▸ EXERCISE REQUIREMENTS
Change every "the camera" in the listing below to "the viewer", keeping all other text the same, and leave the pictures out of your copy.

[Scene-based spatial questions]
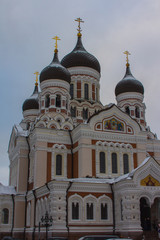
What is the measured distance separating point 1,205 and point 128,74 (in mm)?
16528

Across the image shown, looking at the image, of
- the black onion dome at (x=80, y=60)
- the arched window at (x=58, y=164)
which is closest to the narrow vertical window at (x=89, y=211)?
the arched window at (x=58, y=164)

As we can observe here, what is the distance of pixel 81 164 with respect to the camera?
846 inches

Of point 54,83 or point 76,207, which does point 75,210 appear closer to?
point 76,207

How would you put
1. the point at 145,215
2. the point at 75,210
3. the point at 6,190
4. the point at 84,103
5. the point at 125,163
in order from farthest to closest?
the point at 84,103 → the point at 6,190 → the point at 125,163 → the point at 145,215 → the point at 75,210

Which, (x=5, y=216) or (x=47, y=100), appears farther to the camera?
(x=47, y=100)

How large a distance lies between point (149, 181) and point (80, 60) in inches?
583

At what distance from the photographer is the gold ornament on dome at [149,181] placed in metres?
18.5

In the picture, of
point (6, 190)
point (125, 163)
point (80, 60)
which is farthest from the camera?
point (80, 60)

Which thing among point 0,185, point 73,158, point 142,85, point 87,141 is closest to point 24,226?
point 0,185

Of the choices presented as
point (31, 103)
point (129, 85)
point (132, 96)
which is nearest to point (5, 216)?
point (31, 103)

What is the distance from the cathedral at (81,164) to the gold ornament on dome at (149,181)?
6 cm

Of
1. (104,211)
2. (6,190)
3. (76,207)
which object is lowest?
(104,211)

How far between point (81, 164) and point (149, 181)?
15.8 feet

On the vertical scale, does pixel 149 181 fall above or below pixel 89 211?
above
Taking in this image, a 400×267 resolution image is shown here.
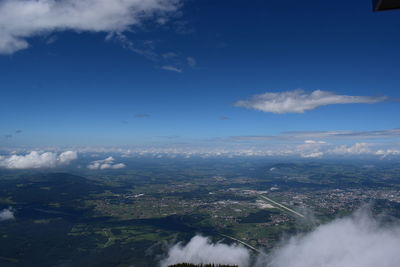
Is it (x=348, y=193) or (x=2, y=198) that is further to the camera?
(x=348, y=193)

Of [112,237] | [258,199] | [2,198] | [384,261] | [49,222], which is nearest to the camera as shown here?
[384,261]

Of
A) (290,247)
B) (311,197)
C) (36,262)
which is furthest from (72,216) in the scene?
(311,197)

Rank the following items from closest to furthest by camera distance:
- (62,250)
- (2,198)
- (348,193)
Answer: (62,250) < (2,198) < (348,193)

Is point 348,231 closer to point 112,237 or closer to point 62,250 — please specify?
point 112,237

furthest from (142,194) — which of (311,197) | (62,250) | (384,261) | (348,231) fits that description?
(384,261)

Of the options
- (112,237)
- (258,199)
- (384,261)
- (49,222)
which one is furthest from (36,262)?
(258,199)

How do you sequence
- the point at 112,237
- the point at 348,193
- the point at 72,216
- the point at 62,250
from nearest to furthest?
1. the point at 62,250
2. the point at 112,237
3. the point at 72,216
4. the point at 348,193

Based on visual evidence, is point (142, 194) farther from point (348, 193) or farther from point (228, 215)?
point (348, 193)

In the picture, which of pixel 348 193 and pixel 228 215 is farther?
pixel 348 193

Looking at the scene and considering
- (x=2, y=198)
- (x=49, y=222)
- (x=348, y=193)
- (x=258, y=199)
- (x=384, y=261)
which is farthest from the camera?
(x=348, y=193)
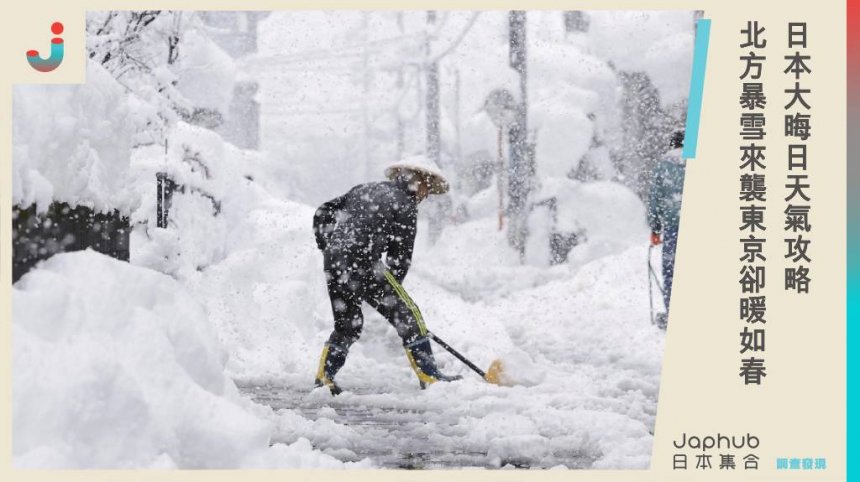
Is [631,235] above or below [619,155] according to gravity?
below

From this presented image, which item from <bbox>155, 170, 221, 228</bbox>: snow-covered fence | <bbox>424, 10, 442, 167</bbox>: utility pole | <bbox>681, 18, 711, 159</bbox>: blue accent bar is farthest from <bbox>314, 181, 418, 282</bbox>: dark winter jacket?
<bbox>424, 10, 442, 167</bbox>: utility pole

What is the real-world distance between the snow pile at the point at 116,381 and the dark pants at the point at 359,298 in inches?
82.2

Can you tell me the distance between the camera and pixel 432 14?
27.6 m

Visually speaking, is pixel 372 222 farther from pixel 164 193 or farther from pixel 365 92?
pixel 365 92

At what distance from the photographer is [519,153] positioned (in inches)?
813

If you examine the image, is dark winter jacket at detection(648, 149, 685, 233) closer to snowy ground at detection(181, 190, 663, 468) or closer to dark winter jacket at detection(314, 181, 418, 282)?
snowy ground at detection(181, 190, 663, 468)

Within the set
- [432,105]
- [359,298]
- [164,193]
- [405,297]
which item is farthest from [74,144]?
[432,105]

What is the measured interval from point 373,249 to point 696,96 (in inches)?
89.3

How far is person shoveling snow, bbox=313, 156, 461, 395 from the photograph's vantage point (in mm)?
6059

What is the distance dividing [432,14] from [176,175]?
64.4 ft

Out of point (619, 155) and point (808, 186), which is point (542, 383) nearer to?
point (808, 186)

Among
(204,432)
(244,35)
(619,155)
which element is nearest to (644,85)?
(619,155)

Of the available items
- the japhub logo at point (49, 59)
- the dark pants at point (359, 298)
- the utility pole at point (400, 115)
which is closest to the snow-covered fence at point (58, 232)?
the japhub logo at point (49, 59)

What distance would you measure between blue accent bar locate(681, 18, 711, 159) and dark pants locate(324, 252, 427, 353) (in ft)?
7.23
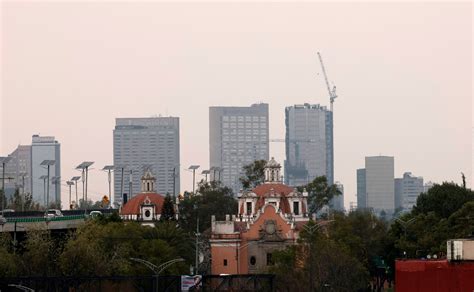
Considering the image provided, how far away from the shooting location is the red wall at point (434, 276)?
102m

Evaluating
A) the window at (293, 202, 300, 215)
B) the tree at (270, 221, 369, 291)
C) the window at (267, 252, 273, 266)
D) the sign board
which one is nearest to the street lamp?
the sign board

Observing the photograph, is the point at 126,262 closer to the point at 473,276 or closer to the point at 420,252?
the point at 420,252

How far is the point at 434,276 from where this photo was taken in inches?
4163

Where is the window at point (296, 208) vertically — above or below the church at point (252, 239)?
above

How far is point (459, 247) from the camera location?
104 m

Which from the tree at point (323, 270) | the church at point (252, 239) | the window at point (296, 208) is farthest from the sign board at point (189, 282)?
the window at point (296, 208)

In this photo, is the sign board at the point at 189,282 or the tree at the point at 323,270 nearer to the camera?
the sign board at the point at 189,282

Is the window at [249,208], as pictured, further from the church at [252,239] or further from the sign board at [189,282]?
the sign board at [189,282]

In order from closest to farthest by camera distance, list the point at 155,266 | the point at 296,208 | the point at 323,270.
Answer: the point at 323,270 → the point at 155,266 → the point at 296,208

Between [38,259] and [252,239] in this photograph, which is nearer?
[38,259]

▸ EXPECTED ANSWER
What is the measured distance separating point 1,205 and point 128,74 (in mm)?
16528

Across the image shown, looking at the image, of
- the black onion dome at (x=80, y=60)
- the arched window at (x=58, y=164)
which is closest to the narrow vertical window at (x=89, y=211)?
the arched window at (x=58, y=164)

As we can observe here, what is the distance of pixel 81 164 with respect to the viewer?
846 inches

Of point 54,83 or point 76,207, which does point 75,210 appear closer to?
point 76,207

How would you put
1. the point at 145,215
2. the point at 75,210
3. the point at 6,190
4. the point at 84,103
5. the point at 125,163
in order from farthest to closest?
the point at 84,103 → the point at 6,190 → the point at 125,163 → the point at 145,215 → the point at 75,210

Which, (x=5, y=216) or (x=47, y=100), appears farther to the viewer?
(x=47, y=100)

How large a distance lies between point (149, 181) and point (80, 60) in inches?
583

At what distance from the photographer is the gold ornament on dome at [149,181] placed in metres?
18.5

In the picture, of
point (6, 190)
point (125, 163)
point (80, 60)
which is farthest from the viewer?
point (80, 60)

Which thing among point 0,185, point 73,158, point 142,85, point 87,141 is closest to point 24,226?
point 0,185

Of the choices presented as
point (31, 103)
point (129, 85)
point (132, 96)
which is nearest to point (5, 216)?
point (31, 103)

What is the distance from the cathedral at (81,164) to the gold ornament on dome at (149,181)?
6 cm

Of
1. (104,211)
2. (6,190)
3. (76,207)
which object is lowest?
(104,211)

How far between point (81, 164) and point (149, 181)?
15.8 feet

On the vertical scale, does pixel 149 181 fall above or below pixel 89 211?
above
Taking in this image, a 400×267 resolution image is shown here.
Is it (x=348, y=193) or (x=2, y=198) that is further to the viewer?
(x=348, y=193)

Of [112,237] | [258,199] | [2,198] | [384,261] | [49,222], which is nearest to the viewer as shown here?
[384,261]

Of
A) (290,247)
B) (311,197)
C) (36,262)
which is furthest from (72,216) in the scene?
(311,197)

Rank the following items from closest to furthest by camera distance:
- (62,250)
- (2,198)
- (348,193)
Answer: (62,250) < (2,198) < (348,193)

Is point 348,231 closer to point 112,237 or closer to point 62,250 — please specify?
point 112,237

furthest from (142,194) — which of (311,197) | (62,250) | (384,261) | (348,231) fits that description?
(384,261)

Of the options
- (112,237)
- (258,199)
- (384,261)
- (49,222)
which one is furthest from (36,262)?
(258,199)

How do you sequence
- the point at 112,237
- the point at 348,193
- the point at 72,216
- the point at 62,250
from nearest to furthest?
1. the point at 62,250
2. the point at 112,237
3. the point at 72,216
4. the point at 348,193

Based on visual evidence, is point (142, 194) farther from point (348, 193) or farther from point (228, 215)?
point (348, 193)

In the picture, which of pixel 348 193 and pixel 228 215 is farther?
pixel 348 193

Looking at the scene and considering
- (x=2, y=198)
- (x=49, y=222)
- (x=348, y=193)
- (x=258, y=199)
- (x=384, y=261)
which is farthest from the viewer?
(x=348, y=193)
Is [631,235] above or below [619,155] according to gravity?
below

From this presented image, which item from <bbox>155, 170, 221, 228</bbox>: snow-covered fence | <bbox>424, 10, 442, 167</bbox>: utility pole | <bbox>681, 18, 711, 159</bbox>: blue accent bar is farthest from <bbox>314, 181, 418, 282</bbox>: dark winter jacket?
<bbox>424, 10, 442, 167</bbox>: utility pole

What is the real-world distance between the snow pile at the point at 116,381 and the dark pants at the point at 359,298 in inches?
82.2

Can you tell me the distance between the viewer and pixel 432 14?
27.6 m

Visually speaking, is pixel 372 222 farther from pixel 164 193 or farther from pixel 365 92?
pixel 365 92

At what distance from the photographer is [519,153] positioned (in inches)?
813

If you examine the image, is dark winter jacket at detection(648, 149, 685, 233) closer to snowy ground at detection(181, 190, 663, 468) or closer to dark winter jacket at detection(314, 181, 418, 282)?
snowy ground at detection(181, 190, 663, 468)

Within the set
- [432,105]
- [359,298]
- [164,193]
- [405,297]
which item is farthest from [74,144]?
[432,105]

What is the measured interval from point 373,249 to point 696,96 (in inches)?
89.3

How far is person shoveling snow, bbox=313, 156, 461, 395 from the photograph's vantage point (in mm)?
6059

What is the distance dividing [432,14] from [176,175]?
64.4 ft

Out of point (619, 155) and point (808, 186), which is point (542, 383) nearer to?
point (808, 186)

Among
(204,432)
(244,35)
(619,155)
which element is nearest to (644,85)?
(619,155)

Of the available items
- the japhub logo at point (49, 59)
- the dark pants at point (359, 298)
- the utility pole at point (400, 115)
which is closest to the snow-covered fence at point (58, 232)?
the japhub logo at point (49, 59)

What distance would you measure between blue accent bar locate(681, 18, 711, 159) and dark pants locate(324, 252, 427, 353) (in ft)?
7.23
Considering the image provided, how far away from the shooting location is the red wall at point (434, 276)?
102m

Evaluating
A) the window at (293, 202, 300, 215)
B) the tree at (270, 221, 369, 291)
C) the window at (267, 252, 273, 266)
D) the sign board
which one is nearest to the street lamp?
the sign board

Observing the photograph, is the point at 126,262 closer to the point at 473,276 or closer to the point at 420,252?
the point at 420,252

How far is the point at 434,276 from where this photo was taken in inches?
4163

Where is the window at point (296, 208) vertically — above or below the church at point (252, 239)?
above

How far is point (459, 247) from the viewer location?
104 m

Which from the tree at point (323, 270) | the church at point (252, 239) | the window at point (296, 208) is farthest from the sign board at point (189, 282)?
the window at point (296, 208)

In this photo, is the sign board at the point at 189,282 or the tree at the point at 323,270 nearer to the viewer?
the sign board at the point at 189,282

Is the window at [249,208], as pictured, further from the church at [252,239] or further from the sign board at [189,282]?
the sign board at [189,282]

In order from closest to farthest by camera distance, list the point at 155,266 | the point at 296,208 | the point at 323,270.
Answer: the point at 323,270 → the point at 155,266 → the point at 296,208

Between [38,259] and [252,239] in this photograph, which is nearer?
[38,259]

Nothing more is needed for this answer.